Weights are configurable in config.yaml under the composite: section.
The efficiency score balances quality against verbosity:
efficiency = avg_score / log2(avg_tokens).
This rewards models that achieve high scores without padding responses with unnecessary tokens.
A concise, correct answer scores higher than an equally correct but bloated one.

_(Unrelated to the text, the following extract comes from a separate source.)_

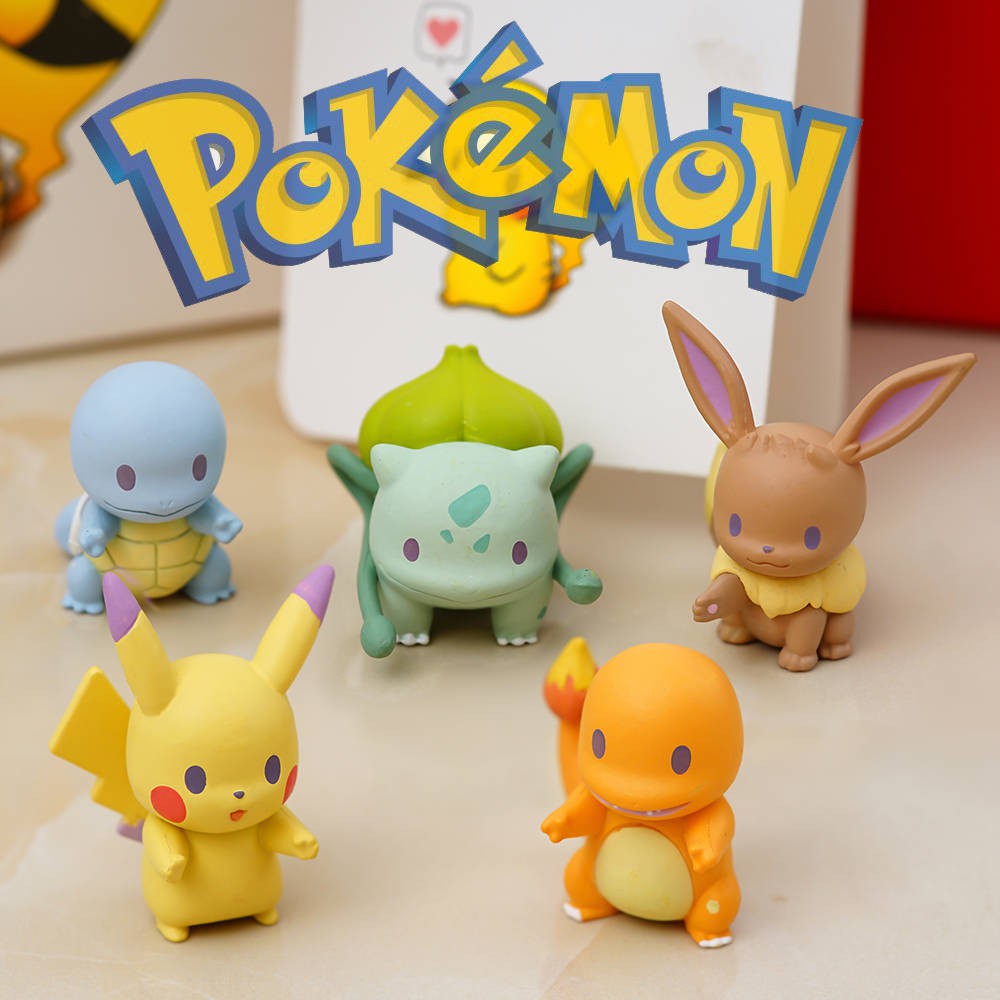 [HCM]Vỉ thú Pokemon lớn 24c/ nhỏ 36c random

| Category | Prompts | Subcategories | What It Tests |
|---|---|---|---|
| Behavioural | 12 | appropriate refusal, hallucination, sycophancy, unsolicited opinions, verbosity | Sycophancy resistance, hallucination detection, appropriate refusal, verbosity control, and unsolicited opinion avoidance. Tests character and safety alignment. |
| Coding | 15 | algorithm reasoning, architecture, bug detection, code generation, code review, concurrency, cross language, debugging, debugging reasoning, ml implementation, performance, refactoring, security, testing, vague spec | Bug detection (including trap prompts with no bug), code generation, debugging, architecture design, security review, refactoring, concurrency, ML implementation, and cross-language tasks. Medium to hard difficulty. |
| Instruction Following | 8 | ambiguity handling, conflicting constraints, creative constraint, exact format, format compliance, multi constraint, multi step, refusal calibration | Exact format compliance, multi-constraint tasks, conflicting instructions, creative constraints, and ambiguity handling. Tests literal instruction adherence. |
| Learning | 12 | calibration, comparison, concept explanation, emerging, factual, factual accuracy, methodology, nuanced explanation, practical, practical advice, trap | Technical explanations, factual accuracy, nuanced comparisons, calibration, and trap questions testing common misconceptions. Tests depth of understanding vs surface-level answers. |
| Meta | 5 | calibration, honesty under pressure, self knowledge, trap, uncertainty | Self-knowledge, calibration, honesty under pressure, and uncertainty expression. Tests whether models know what they don't know. |
| Reasoning | 12 | causal reasoning, estimation, ethical tradeoff, evidence evaluation, expected value, false premise, logic, math with distractors, software tradeoffs, statistics, tradeoff analysis | Fermi estimation, logic puzzles, statistical analysis, ethical tradeoffs, causal reasoning, and false premise detection. Tests whether models show their work and catch tricks. |
| Research | 6 | comparison, contradictory sources, crash course, summarization fidelity, synthesis, technical evaluation | Source synthesis, contradictory evidence handling, technical evaluation, and summarization fidelity. Tests analytical depth over breadth. |
| Writing | 10 | anti slop, argumentation, constraint following, documentation, editing, email drafting, structured, technical writing, tone switching | Technical writing, tone switching, anti-slop detection, constrained writing, editing, email drafting, and argumentation. Tests natural voice and format compliance. |
| Difficulty | Prompts |
|---|---|
| easy | 10 |
| medium | 36 |
| hard | 34 |
Exact prompts are not published to prevent models from being tuned to this specific benchmark. Categories, evaluation criteria, and scoring methodology are fully documented above. Each prompt is scored by automated checks where applicable, plus multi-judge LLM scoring for nuanced evaluation.